Other scenarios I am aware of….
- The surgeon is a paid medical consultant/advisor to a mesh manufacturer who is protecting his/her job, the clinic or hospital he/she works for and the mesh manufacturer. He/she does not want to validate what he/she knows to be truth about the dangers of mesh.
- The surgeon is not a paid medical consultant/advisor but paid minions of industry have been less than honest in informing the doctor about the nature, severity and real percentage of complications. The surgeon is unprepared to deal with the unexpected complications.
- The use of the body’s natural inflammatory response prevents the surgeon from explanting what he/she has implanted because, as intended by the manufacturer, the patients tissues have scarred into the interstices of the mesh.
- The surgeon knows the dangers of mesh and fears the loss of his/her career, reputation and financial security if he fails in his attempts to help the patient.


So what do these surgeons typically do? Most patients tell me the response is, what I term, the classic mesh lie: “It’s not the mesh.” They deny it is the mesh. Deny the association between the complications and the mesh. Say it is the patients fault. Say the pain does not exist. Say it is a pre-existing condition. Tell the woman she has back problems. Tell her the pain is in her mind and does not really exist. Prescribe an anti-depressant. Tell her the autoimmune disease she suffers is not related to the mesh. Send her for physical therapy (a highly invasive treatment where another person puts their hands into a woman’s vagina to manipulate it). Send her for trigger point therapy. But then, how is it a doctor identifies which injured nerves to inject in a woman’s pelvis for the trigger point therapy to succeed? Or send her for pain management. Or maybe they give her one of those in-office “haircuts”.
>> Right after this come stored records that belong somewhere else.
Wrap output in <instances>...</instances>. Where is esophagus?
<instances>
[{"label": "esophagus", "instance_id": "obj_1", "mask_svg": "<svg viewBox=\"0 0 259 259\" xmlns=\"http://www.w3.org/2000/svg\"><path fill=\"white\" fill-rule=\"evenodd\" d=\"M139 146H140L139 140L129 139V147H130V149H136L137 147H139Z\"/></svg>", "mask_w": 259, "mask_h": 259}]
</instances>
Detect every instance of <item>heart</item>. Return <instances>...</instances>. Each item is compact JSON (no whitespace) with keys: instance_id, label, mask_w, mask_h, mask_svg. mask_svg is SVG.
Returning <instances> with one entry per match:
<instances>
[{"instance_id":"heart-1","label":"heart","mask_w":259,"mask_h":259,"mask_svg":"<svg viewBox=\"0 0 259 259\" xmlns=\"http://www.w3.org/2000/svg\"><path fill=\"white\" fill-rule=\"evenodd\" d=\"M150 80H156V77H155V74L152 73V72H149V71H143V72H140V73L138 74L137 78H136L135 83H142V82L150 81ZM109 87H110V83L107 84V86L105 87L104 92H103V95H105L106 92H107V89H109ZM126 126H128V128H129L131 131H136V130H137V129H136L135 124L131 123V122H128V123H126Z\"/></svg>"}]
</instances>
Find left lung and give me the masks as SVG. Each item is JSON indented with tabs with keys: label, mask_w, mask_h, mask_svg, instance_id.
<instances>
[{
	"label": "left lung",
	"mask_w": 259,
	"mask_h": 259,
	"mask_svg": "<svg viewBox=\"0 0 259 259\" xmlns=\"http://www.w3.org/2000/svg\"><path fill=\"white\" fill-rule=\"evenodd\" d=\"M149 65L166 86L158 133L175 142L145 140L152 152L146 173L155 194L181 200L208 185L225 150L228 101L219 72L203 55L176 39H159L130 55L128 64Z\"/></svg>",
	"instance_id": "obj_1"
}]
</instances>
In other words, despite multiple physical manifestations to the contrary, doctors disconnect from the reality the pelvis is connected to the rest of a woman’s body and the mesh a surgeon has implanted IS the cause of the complications. In my opinion, the highly touted benefits of synthetic surgical mesh are a lie and the complications are a life sentence for anyone, and I do mean anyone man or woman, implanted with it.

I have to emphasize these myths and lies are the same for men and women implanted with surgical mesh for hernia repair. Mesh hernia repair surgeries just have a different, but very similar, set of dangerous complications. The horror of the majority of mesh complications is that they are permanent and irreversible. Even complete mesh removal does not mean major nerve damage will not result in severe chronic pain and/or permanent disability.

In my very informed opinion, the unnecessary use of synthetic surgical mesh for hernia repair, bladder suspension and pelvic organ prolapse is a disgrace to the medical profession, major hospitals and clinics, educational institutions and medical device makers. Synthetic surgical mesh does not self-implant. Surgeons should protect their patients by putting down the scalpel which only they control. Surgeons must STOP implanting surgical mesh, except in the rare cases where there is no human tissue available.

Based on my near death experience more than 10 years ago following the implantation of Ethicon’s Gynecare TVT mesh bladder sling, I can promise you “erosion” is a debilitating complication, not an in-office “haircut”! 17 procedures and/or surgeries attempting to remove it, chronic debilitating pain, autoimmune disease, bankruptcy and homelessness directly related to “erosion” are not minor complications. Surgery #18 is planned for later this year. Who knows when it will stop? For me, maybe never.

Changing the lexicon from “Erosion” to the word “Exposure” is not the answer. NEVER having had an untested, unsafe petroleum based medical device implanted in me would have been the best option. Surgeons must take a stand for their patients to stop this major medical scandal!